O Segredo da Buganvília

 

Bougainvillea spectabilis Willd. (foto: Preen)


2 MINUTOS DE LEITURA

A Buganvília é uma vistosa trepadeira nativa da América do Sul, especialmente do Brasil, de cores intensas que variam do branco ao escarlate e que floresce praticamente ao longo de todo o ano.

Os tons vibrantes vêm de folhas especialmente modificadas (as brácteas) que cercam as pequeníssimas flores, sem valor ornamental.

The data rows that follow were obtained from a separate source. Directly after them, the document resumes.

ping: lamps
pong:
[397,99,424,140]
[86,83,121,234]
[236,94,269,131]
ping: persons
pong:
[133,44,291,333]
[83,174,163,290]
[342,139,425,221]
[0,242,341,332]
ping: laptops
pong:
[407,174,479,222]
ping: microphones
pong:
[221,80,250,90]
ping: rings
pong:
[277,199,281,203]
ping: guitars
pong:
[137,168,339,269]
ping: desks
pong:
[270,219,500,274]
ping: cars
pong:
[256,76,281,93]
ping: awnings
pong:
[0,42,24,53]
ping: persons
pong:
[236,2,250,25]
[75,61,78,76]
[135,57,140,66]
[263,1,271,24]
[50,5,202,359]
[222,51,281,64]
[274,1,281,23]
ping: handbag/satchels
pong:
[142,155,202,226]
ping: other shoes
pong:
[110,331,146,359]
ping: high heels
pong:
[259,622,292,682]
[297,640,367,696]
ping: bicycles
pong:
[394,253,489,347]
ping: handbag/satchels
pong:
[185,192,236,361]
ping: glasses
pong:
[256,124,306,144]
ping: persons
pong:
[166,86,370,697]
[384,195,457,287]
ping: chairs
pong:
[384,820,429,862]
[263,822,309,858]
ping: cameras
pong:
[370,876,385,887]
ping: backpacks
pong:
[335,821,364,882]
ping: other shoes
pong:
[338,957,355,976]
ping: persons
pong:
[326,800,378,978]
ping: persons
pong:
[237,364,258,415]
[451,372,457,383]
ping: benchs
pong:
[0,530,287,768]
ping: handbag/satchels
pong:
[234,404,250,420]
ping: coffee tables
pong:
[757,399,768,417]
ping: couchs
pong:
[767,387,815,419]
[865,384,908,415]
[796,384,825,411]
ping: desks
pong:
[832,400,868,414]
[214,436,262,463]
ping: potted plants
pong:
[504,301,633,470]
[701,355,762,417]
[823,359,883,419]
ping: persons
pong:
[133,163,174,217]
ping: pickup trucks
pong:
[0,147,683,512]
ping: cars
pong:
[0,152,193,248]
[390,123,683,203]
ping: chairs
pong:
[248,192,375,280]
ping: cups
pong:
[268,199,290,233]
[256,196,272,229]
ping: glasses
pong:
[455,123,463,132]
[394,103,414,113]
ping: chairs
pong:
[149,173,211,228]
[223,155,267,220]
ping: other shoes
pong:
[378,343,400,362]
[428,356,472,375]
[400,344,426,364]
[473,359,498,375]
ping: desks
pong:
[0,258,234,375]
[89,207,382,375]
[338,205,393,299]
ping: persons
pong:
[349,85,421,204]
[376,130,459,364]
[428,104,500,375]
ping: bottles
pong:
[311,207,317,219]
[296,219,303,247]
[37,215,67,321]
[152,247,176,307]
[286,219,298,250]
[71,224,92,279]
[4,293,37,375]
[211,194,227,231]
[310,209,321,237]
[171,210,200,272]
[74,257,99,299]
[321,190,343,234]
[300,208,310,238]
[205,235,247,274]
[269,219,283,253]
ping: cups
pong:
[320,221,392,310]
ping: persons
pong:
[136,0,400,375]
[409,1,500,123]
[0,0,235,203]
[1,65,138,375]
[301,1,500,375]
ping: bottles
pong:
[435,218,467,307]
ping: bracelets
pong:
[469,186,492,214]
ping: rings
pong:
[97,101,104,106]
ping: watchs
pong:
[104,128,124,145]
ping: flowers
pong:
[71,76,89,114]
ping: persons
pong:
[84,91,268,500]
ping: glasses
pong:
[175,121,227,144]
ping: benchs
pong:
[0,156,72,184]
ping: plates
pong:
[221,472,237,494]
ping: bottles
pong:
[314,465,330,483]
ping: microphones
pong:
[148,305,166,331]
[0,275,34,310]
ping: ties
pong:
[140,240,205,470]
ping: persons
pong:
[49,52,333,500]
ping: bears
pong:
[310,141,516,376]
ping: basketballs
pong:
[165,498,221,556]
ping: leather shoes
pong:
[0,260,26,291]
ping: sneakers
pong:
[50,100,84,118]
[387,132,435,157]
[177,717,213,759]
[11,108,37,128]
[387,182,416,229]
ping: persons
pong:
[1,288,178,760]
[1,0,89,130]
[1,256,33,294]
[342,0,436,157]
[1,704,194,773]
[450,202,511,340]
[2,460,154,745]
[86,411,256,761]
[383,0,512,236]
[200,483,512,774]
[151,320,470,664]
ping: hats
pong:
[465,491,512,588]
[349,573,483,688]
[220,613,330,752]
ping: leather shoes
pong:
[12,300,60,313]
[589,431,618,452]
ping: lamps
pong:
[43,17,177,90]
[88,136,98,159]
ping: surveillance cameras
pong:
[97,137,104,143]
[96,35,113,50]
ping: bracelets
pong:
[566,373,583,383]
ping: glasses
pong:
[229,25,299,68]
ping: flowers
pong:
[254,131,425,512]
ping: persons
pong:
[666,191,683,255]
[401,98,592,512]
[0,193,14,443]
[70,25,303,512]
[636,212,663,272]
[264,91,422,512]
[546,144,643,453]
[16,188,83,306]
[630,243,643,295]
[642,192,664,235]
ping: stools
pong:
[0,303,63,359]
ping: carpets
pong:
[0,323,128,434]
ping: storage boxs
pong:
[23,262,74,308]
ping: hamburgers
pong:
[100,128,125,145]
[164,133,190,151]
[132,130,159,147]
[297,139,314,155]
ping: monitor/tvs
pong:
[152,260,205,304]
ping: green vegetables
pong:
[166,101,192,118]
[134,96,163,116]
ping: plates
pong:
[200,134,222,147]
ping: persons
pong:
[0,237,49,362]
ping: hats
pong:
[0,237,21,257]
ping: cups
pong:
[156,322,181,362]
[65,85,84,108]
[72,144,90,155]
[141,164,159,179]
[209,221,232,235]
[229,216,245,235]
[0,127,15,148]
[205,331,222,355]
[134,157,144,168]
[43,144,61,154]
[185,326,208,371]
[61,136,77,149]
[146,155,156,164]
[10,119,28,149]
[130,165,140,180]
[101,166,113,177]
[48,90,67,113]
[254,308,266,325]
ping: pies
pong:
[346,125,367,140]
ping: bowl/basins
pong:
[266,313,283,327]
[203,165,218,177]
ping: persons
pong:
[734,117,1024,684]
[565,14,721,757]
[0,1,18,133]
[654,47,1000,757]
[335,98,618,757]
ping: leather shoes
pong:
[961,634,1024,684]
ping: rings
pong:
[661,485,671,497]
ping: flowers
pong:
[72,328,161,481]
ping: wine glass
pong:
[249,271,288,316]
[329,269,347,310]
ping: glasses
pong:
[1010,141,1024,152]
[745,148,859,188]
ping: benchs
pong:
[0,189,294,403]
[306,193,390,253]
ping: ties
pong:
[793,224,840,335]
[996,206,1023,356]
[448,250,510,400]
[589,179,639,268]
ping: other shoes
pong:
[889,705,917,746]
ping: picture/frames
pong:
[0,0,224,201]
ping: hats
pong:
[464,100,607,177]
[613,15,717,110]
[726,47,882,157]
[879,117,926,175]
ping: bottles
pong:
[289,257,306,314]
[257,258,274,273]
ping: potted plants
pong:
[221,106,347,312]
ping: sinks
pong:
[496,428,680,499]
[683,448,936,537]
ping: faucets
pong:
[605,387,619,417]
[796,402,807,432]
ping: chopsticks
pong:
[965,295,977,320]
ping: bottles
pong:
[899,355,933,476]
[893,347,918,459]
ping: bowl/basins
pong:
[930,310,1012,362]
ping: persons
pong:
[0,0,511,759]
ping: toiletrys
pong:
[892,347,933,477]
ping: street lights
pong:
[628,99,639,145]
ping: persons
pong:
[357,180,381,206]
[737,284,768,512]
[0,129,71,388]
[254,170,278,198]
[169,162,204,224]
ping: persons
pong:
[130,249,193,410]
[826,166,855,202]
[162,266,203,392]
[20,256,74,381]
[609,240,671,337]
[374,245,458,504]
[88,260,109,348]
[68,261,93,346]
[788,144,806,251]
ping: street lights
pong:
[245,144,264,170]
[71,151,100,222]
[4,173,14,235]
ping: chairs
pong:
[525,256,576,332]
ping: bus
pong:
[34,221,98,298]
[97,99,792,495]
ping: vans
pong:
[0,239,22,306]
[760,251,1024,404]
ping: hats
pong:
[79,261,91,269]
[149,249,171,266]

Sua descoberta e coleta é atribuída comumente a Bougainville, oficial e navegador francês que em 1766 recebeu do rei Luís XV a missão de comandar uma expedição de circum-navegação ao redor do globo, e menos frequentemente a Philibert Commerson, um dos maiores naturalistas da época do Iluminismo que esteve a bordo do cargueiro Étoile, acompanhado de sua ajudante e amante Jeanne Baret, a primeira mulher a dar a volta ao mundo em um navio, e que, por força de uma restrição da marinha francesa que proibia o pernoite de mulheres nos navios da realeza, teve de se disfarçar travestida de homem!

Na biografia de Jeanne, reconstruída de forma magnífica pela professora britânica Glynis Ridley no livro 'O Segredo de JEANNE BARET', que antes de tudo se revela como um legítimo manifesto feminista, a autora traz à luz, de forma convincente, uma série de razões que apontam para o fato de que a descoberta da Buganvília deve ser atribuída a Jeanne Baret, contrariamente à versão oficial da história.

A Buganvília foi coletada em 1767 nas matas do Rio de Janeiro, e desde a expedição comandada por Bouganville foi introduzida na Europa e disseminada pelo mundo. Nas palavras da professora Ridley,  "as plantas literalmente floresceram em todo o mundo, com seus cultivares escalando jardins da Califórnia à Flórida; drapejando-se sobre varandas ao redor do Mediterrâneo; espalhando cores pelos jardins australianos, cidades indianas e resorts turísticos vietnamitas".